As women, we all know that our menstrual cycle can be a tricky thing to navigate. But did you know that getting enough Vitamin D can play a crucial role in keeping your cycle running smoothly?
Vitamin D, also known as the “sunshine vitamin”, has many benefits for overall health, and recent research has shown that it can also impact menstrual cycle function. In this article, we will take a closer look at how Vitamin D affects the menstrual cycle, and how to make sure you’re getting enough of this essential vitamin to support healthy menstruation.
How Does Vitamin D Affect The Menstrual Cycle?

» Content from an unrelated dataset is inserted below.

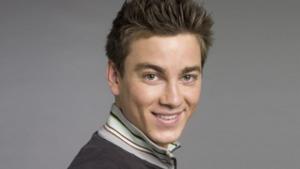 Cole Thornhart - Brandon Buddy as Cole Thornhart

A recent study conducted in 2021 by Singh et al. of over 150 women discovered that those who have low Vitamin D levels are more likely to experience irregular cycles. The characteristics of these irregularities are a prolonged follicular phase, late ovulation, a longer-than-average menstrual cycle (over 35 days), and even an absence of menstruation.
But, it is not just a delayed or irregular menstrual cycle that can be affected by low Vitamin D levels. An additional study conducted in 2020 also found that Vitamin D deficiency can increase the intensity and duration of menstrual pain. Vitamin D regulates the production of prostaglandins, which play a role in the pain experienced by many women during their period. A low level of Vitamin D can increase levels of prostaglandins, which cause the muscles in your uterus to contract, causing more pain.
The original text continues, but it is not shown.